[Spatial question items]
====

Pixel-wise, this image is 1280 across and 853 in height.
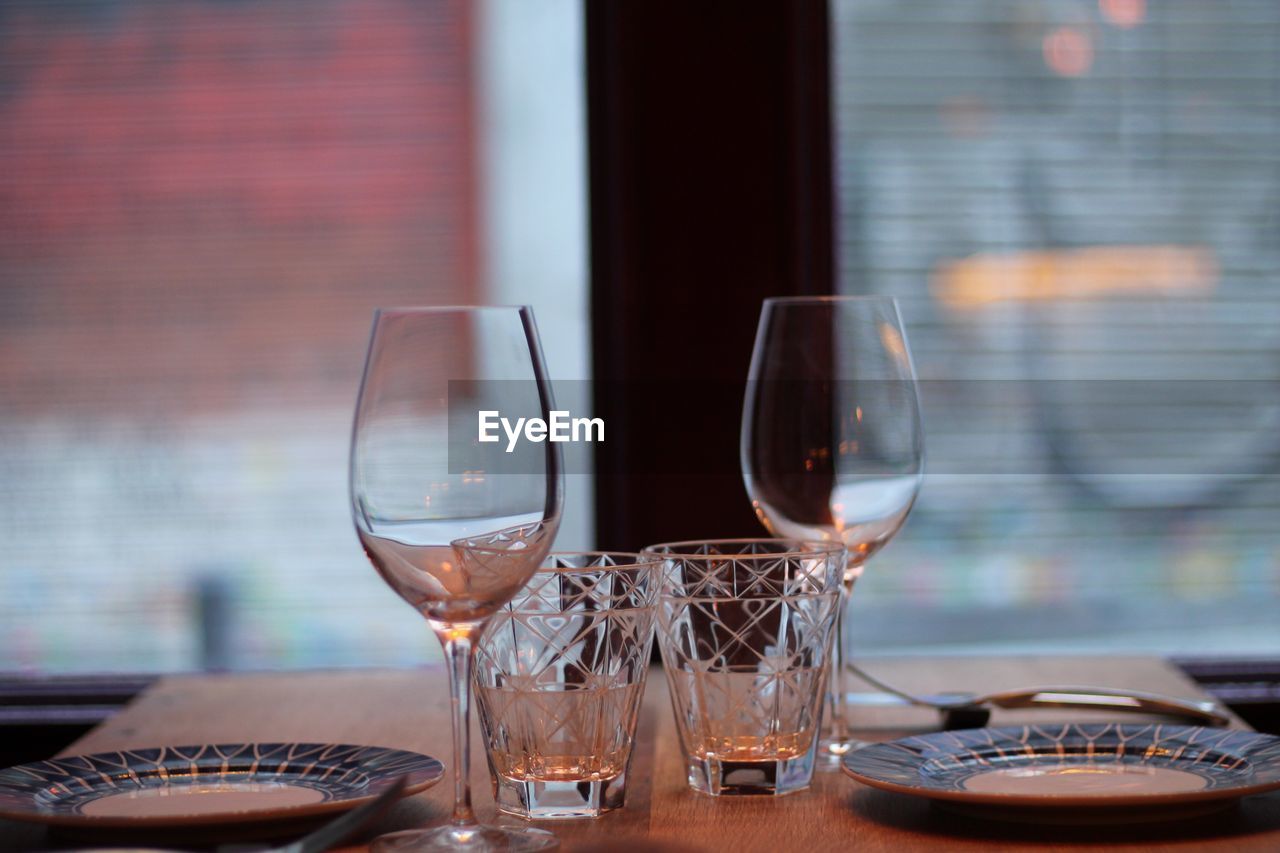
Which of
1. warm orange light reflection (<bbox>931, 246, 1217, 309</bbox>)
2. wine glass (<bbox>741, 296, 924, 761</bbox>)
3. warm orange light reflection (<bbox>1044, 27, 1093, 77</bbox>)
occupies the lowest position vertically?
wine glass (<bbox>741, 296, 924, 761</bbox>)

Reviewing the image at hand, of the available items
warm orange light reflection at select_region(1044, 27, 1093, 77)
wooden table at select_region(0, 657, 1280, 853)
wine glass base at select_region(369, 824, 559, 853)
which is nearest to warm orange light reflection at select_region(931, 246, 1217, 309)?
warm orange light reflection at select_region(1044, 27, 1093, 77)

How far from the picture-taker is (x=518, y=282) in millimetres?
1644

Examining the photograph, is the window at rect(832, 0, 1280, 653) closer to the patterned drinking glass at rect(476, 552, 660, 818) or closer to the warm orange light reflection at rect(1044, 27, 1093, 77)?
the warm orange light reflection at rect(1044, 27, 1093, 77)

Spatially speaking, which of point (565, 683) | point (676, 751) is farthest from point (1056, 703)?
point (565, 683)

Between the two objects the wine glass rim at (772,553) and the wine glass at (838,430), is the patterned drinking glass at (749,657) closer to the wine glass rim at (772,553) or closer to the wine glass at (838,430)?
the wine glass rim at (772,553)

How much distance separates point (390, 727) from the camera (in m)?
1.05

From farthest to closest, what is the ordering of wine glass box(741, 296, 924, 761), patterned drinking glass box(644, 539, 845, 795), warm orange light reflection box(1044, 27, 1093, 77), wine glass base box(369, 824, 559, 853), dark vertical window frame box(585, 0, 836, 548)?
warm orange light reflection box(1044, 27, 1093, 77), dark vertical window frame box(585, 0, 836, 548), wine glass box(741, 296, 924, 761), patterned drinking glass box(644, 539, 845, 795), wine glass base box(369, 824, 559, 853)

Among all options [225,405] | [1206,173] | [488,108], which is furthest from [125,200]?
[1206,173]

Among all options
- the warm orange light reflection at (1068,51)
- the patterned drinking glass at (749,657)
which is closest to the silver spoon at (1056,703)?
the patterned drinking glass at (749,657)

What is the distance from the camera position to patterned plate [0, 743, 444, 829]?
2.33 ft

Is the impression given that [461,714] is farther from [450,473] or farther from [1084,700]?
[1084,700]

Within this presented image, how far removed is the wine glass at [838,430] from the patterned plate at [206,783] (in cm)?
28

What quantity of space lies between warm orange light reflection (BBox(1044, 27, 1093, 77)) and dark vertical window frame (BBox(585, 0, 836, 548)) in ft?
0.98

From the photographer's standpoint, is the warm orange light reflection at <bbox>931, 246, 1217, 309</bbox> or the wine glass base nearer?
the wine glass base
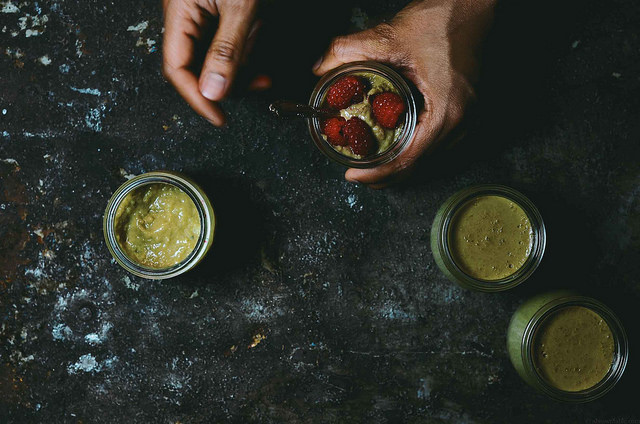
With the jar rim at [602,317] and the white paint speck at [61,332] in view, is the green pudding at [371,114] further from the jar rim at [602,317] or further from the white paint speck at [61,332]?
the white paint speck at [61,332]

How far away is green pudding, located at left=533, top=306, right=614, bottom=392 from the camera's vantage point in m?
2.22

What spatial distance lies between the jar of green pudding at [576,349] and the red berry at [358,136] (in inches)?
41.4

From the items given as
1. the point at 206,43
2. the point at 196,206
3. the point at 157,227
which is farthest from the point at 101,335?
the point at 206,43

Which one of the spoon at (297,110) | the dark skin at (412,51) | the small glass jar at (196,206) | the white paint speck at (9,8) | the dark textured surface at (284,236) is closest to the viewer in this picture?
the spoon at (297,110)

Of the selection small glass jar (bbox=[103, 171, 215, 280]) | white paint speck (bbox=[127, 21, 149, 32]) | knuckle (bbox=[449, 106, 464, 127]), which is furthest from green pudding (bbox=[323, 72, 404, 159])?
white paint speck (bbox=[127, 21, 149, 32])

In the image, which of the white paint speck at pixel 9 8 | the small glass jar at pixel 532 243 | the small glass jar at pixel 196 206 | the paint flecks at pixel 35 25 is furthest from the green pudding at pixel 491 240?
the white paint speck at pixel 9 8

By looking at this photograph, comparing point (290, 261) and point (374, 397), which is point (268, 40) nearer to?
point (290, 261)

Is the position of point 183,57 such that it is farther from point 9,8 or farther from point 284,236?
point 9,8

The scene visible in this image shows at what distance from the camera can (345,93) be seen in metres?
1.99

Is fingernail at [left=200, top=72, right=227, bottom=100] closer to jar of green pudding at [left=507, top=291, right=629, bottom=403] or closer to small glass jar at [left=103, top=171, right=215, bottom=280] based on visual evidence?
small glass jar at [left=103, top=171, right=215, bottom=280]

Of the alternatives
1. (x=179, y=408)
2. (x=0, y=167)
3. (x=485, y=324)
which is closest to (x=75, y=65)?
(x=0, y=167)

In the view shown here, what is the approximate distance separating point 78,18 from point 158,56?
0.46 metres

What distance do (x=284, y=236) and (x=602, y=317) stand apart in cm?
148

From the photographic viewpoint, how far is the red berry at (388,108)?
1974 mm
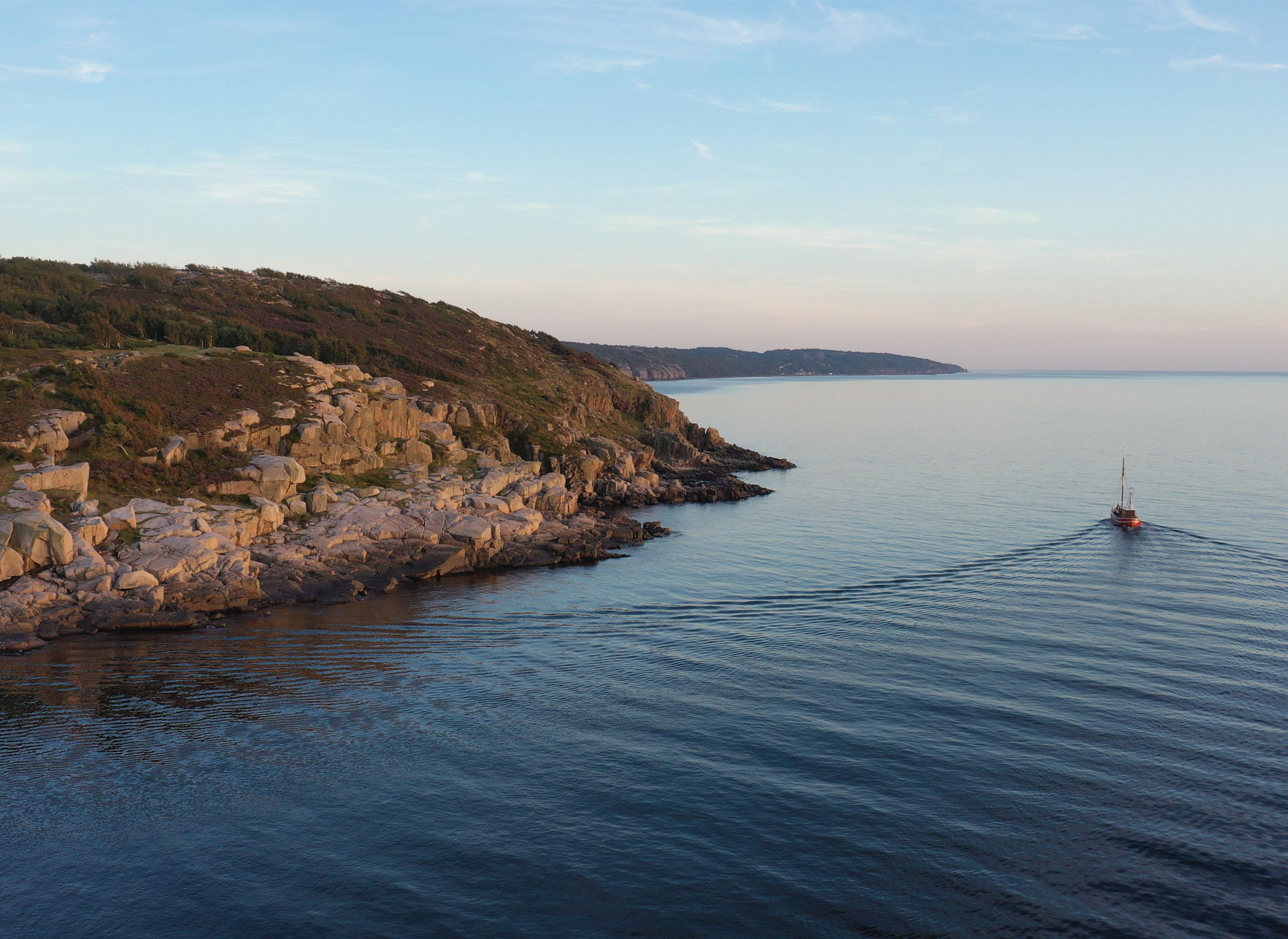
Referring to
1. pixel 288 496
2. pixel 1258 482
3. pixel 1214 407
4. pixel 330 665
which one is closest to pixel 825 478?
pixel 1258 482

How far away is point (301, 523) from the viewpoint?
4656cm

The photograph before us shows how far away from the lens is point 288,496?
4738cm

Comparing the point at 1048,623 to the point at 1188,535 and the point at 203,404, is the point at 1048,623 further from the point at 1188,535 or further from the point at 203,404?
the point at 203,404

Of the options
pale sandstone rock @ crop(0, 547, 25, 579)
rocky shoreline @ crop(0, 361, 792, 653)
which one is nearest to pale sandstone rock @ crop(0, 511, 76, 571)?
rocky shoreline @ crop(0, 361, 792, 653)

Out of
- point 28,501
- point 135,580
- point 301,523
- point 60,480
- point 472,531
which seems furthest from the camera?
point 472,531

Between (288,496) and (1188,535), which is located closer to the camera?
(288,496)

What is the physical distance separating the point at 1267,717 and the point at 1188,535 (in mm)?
30689

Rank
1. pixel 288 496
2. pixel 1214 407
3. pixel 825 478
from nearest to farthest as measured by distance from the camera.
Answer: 1. pixel 288 496
2. pixel 825 478
3. pixel 1214 407

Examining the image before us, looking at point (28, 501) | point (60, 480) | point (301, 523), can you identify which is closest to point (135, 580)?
point (28, 501)

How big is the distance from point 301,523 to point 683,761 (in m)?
30.5

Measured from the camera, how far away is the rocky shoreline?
121ft

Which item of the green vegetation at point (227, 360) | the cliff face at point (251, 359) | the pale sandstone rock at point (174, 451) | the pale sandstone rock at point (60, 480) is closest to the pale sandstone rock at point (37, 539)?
the pale sandstone rock at point (60, 480)

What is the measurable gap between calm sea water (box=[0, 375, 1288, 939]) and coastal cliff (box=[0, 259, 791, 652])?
345 cm

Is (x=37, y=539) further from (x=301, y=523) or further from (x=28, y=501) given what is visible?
(x=301, y=523)
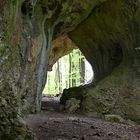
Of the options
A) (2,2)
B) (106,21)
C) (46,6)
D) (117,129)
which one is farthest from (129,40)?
(2,2)

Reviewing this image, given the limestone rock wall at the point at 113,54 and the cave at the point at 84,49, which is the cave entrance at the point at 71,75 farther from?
the cave at the point at 84,49

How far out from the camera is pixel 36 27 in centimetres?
1027

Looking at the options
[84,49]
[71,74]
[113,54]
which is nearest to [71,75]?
[71,74]

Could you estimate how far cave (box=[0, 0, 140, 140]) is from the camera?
7910 millimetres

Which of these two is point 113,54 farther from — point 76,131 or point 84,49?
point 76,131

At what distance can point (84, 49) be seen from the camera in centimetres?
1533

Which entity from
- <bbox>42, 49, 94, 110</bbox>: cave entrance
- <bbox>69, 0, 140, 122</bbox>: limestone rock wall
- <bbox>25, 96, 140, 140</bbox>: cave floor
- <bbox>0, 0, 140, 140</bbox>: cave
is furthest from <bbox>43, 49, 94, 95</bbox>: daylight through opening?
<bbox>25, 96, 140, 140</bbox>: cave floor

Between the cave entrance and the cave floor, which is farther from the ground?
the cave entrance

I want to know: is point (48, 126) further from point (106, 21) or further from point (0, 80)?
point (106, 21)

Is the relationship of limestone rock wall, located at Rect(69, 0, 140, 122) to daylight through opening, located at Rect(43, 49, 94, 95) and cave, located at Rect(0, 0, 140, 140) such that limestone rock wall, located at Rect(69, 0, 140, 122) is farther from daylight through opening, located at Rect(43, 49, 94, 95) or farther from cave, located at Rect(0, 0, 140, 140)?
daylight through opening, located at Rect(43, 49, 94, 95)

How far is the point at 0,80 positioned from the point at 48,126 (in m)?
1.93

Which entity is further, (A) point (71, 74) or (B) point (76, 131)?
(A) point (71, 74)

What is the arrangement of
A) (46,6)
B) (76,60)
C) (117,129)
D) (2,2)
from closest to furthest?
(2,2) < (117,129) < (46,6) < (76,60)

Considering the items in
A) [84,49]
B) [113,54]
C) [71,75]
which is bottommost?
[71,75]
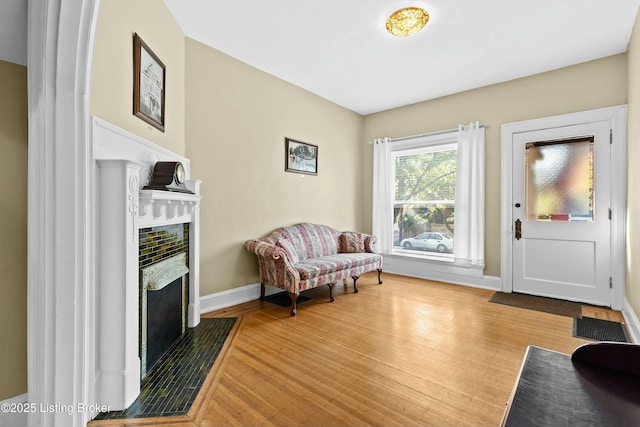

====

* Work required *
Rewrite the items from the beginning up to and including the line containing "warm orange light reflection box(1044, 27, 1093, 77), dark", replacing "picture-taker" with "camera" and leaving everything else unchanged. Omit the pictures from your answer.

* Solution to the exercise *
Pixel-wise, this image is 1280 across and 853 in height.
Which of
1. warm orange light reflection (<bbox>931, 246, 1217, 309</bbox>)
2. wine glass (<bbox>741, 296, 924, 761</bbox>)
3. warm orange light reflection (<bbox>1044, 27, 1093, 77</bbox>)
occupies the lowest position vertically?
wine glass (<bbox>741, 296, 924, 761</bbox>)

Reviewing the image at hand, of the available items
warm orange light reflection at select_region(1044, 27, 1093, 77)
wooden table at select_region(0, 657, 1280, 853)
wine glass base at select_region(369, 824, 559, 853)
which is nearest to warm orange light reflection at select_region(931, 246, 1217, 309)?
warm orange light reflection at select_region(1044, 27, 1093, 77)

How far from the camera is (x=518, y=282) in millimetres?
1644

Examining the photograph, is the window at rect(832, 0, 1280, 653) closer to the patterned drinking glass at rect(476, 552, 660, 818) or closer to the warm orange light reflection at rect(1044, 27, 1093, 77)?
the warm orange light reflection at rect(1044, 27, 1093, 77)

Spatially speaking, which of point (565, 683) | point (676, 751) is farthest from point (1056, 703)?
point (565, 683)

Between the two objects the wine glass rim at (772,553) and the wine glass at (838,430), is the patterned drinking glass at (749,657) closer to the wine glass rim at (772,553) or closer to the wine glass at (838,430)?
the wine glass rim at (772,553)

How much distance separates point (390, 727) from the camera (in m)?
1.05

From farthest to closest, what is the ordering of wine glass box(741, 296, 924, 761), patterned drinking glass box(644, 539, 845, 795), warm orange light reflection box(1044, 27, 1093, 77), wine glass base box(369, 824, 559, 853), dark vertical window frame box(585, 0, 836, 548)?
warm orange light reflection box(1044, 27, 1093, 77), dark vertical window frame box(585, 0, 836, 548), wine glass box(741, 296, 924, 761), patterned drinking glass box(644, 539, 845, 795), wine glass base box(369, 824, 559, 853)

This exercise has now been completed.